13. The method of claim 1, wherein the input material comprises biosolids.

14. The method of claim 13, further comprising drying the biosolids prior to feeding the biosolids to the reaction chamber.

15. The method of claim 1, wherein the input material comprises an atomized liquid.

16. The method of claim 1, wherein the input material comprises a gas.

17. The method of claim 1, wherein the input material has a fluorocarbon material concentration in a range of 0.1 ppb to 10000 ppb on a weight basis.

18. The method of claim 1, wherein the processed material has a fluorocarbon material content of 50% or less relative to that of the input material.

19. The method of claim 1, wherein destroying at least a portion of the fluorocarbon material comprises converting at least 95% of fluorine atoms originally present in the fluorocarbon material in the input material to fluoride ions.

20. The method of claim 1, wherein subjecting the at least some of the input material to electrical arcing further comprises forming one or more of hydrogen gas, carbon monoxide, and combinations thereof.
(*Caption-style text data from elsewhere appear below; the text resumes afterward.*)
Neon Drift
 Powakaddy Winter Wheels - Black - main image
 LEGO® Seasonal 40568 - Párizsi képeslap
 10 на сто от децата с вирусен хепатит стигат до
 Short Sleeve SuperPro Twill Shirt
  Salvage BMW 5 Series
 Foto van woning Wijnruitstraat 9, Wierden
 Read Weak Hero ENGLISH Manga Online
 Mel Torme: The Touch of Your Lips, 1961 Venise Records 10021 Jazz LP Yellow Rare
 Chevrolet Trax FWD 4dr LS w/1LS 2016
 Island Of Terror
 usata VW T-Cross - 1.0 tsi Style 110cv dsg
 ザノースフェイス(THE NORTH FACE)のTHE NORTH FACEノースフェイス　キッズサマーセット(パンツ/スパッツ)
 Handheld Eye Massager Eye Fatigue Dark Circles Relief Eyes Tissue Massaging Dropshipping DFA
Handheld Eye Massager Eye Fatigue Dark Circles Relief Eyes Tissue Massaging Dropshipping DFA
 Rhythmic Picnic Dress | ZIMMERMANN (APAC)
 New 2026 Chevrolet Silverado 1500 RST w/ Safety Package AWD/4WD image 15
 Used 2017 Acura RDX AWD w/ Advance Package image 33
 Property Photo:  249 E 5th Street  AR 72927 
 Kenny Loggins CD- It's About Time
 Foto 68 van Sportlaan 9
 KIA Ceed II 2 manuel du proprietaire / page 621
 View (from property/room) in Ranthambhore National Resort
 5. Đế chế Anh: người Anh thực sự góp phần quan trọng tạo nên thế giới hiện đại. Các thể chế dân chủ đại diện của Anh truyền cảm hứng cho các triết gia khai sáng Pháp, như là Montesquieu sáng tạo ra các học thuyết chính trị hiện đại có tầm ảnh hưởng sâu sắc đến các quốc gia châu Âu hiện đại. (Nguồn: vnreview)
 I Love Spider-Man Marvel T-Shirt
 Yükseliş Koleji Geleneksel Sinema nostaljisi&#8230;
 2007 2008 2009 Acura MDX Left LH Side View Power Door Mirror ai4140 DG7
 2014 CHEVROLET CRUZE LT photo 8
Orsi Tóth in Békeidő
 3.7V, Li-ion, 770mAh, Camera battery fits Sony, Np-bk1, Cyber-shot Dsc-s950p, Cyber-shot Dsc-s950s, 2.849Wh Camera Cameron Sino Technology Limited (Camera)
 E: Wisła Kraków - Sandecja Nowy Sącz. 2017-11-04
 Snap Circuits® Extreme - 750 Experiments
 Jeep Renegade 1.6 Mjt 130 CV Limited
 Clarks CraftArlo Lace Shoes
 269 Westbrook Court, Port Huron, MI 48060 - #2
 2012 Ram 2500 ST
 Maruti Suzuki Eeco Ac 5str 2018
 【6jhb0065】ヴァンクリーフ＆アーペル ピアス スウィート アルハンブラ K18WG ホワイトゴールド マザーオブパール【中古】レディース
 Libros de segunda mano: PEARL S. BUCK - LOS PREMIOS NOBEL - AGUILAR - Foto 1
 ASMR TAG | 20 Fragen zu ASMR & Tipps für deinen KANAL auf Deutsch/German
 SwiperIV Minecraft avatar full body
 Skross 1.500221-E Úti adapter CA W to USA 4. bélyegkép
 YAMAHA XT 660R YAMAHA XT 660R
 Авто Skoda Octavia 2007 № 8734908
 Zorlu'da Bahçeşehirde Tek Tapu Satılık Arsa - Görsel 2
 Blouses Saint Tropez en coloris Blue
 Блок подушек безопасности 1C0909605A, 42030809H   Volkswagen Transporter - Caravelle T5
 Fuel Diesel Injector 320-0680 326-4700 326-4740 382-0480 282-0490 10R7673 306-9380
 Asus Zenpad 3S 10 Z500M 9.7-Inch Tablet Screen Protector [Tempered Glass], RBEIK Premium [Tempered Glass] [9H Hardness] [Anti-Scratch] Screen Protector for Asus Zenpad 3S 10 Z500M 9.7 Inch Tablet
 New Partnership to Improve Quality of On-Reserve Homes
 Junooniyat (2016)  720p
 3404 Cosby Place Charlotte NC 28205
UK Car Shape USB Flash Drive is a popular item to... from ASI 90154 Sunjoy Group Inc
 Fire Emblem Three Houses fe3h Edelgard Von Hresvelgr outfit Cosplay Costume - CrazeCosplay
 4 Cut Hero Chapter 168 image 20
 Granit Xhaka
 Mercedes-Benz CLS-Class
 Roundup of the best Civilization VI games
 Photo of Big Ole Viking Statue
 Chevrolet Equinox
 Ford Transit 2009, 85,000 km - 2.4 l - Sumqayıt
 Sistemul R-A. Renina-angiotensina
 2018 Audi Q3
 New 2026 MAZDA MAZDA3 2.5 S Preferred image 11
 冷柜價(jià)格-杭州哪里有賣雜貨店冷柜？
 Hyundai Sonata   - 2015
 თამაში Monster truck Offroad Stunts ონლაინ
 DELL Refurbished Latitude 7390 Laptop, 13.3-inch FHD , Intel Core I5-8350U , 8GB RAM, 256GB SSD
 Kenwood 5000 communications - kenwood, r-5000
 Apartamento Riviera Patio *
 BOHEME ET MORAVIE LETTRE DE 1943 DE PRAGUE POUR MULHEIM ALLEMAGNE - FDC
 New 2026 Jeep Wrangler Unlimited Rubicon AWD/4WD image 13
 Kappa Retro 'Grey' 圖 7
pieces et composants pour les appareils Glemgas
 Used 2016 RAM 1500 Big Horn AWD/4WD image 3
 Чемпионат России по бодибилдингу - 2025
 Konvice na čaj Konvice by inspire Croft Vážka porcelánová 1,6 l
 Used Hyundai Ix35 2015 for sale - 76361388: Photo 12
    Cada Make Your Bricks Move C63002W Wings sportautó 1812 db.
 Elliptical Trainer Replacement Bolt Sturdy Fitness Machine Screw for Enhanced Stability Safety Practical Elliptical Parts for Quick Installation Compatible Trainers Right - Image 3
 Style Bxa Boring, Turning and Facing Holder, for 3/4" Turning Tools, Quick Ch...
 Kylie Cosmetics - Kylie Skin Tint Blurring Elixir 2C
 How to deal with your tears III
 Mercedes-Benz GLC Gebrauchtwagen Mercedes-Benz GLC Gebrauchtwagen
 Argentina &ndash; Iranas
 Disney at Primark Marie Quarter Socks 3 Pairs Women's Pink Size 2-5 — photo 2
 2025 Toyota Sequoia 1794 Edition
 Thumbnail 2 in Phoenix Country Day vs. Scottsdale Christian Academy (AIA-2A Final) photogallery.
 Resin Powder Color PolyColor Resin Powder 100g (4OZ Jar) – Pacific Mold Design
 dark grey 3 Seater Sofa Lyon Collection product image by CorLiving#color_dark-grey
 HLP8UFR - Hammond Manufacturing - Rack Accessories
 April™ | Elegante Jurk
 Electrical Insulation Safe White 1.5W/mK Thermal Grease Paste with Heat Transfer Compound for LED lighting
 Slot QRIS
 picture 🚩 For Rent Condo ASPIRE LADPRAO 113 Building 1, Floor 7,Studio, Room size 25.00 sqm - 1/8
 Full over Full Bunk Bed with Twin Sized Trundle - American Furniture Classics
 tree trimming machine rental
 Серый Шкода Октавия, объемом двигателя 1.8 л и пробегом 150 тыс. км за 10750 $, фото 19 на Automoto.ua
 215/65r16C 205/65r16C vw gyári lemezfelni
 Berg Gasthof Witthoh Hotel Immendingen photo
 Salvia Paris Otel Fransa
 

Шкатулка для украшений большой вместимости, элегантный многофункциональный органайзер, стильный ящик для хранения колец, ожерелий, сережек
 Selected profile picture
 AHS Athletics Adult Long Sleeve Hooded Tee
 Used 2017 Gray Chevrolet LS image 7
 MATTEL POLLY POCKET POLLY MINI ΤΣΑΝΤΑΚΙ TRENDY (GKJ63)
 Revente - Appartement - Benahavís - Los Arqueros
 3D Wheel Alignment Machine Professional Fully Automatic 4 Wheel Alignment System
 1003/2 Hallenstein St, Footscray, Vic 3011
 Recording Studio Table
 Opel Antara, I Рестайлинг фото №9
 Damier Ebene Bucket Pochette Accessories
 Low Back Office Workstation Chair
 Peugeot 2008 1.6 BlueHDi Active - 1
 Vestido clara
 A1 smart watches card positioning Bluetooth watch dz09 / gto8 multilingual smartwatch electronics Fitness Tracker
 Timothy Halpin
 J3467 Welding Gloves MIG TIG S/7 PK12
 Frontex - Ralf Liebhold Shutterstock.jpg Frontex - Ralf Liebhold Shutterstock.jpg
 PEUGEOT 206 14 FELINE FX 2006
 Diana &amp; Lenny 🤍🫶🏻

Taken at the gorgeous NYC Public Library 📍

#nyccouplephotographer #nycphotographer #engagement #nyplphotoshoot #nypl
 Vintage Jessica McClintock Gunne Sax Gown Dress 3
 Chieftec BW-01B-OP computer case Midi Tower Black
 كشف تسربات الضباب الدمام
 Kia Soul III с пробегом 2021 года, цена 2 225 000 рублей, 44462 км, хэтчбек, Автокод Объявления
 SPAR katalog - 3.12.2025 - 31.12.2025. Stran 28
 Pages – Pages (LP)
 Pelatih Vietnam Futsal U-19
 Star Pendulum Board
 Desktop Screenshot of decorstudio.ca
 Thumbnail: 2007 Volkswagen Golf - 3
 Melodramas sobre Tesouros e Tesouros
21. The method of claim 1, wherein creating the electrical arc comprises forming a localized plasma in the reaction chamber having a temperature of at least 3000° C. to which the input material is subjected.

22. The method of claim 1, comprising operating the reaction chamber in an oxidative process mode.

23. The method of claim 1, comprising operating the reaction chamber in a pyrolysis process mode.

24. The method of claim 1, comprising feeding a working gas to the reaction chamber.

25. The method of claim 1, comprising feeding a reactive gas to the reaction chamber.

26. The method of claim 25, wherein the reactive gas is selected from the group consisting of oxygen gas, water, carbon dioxide, and combinations thereof.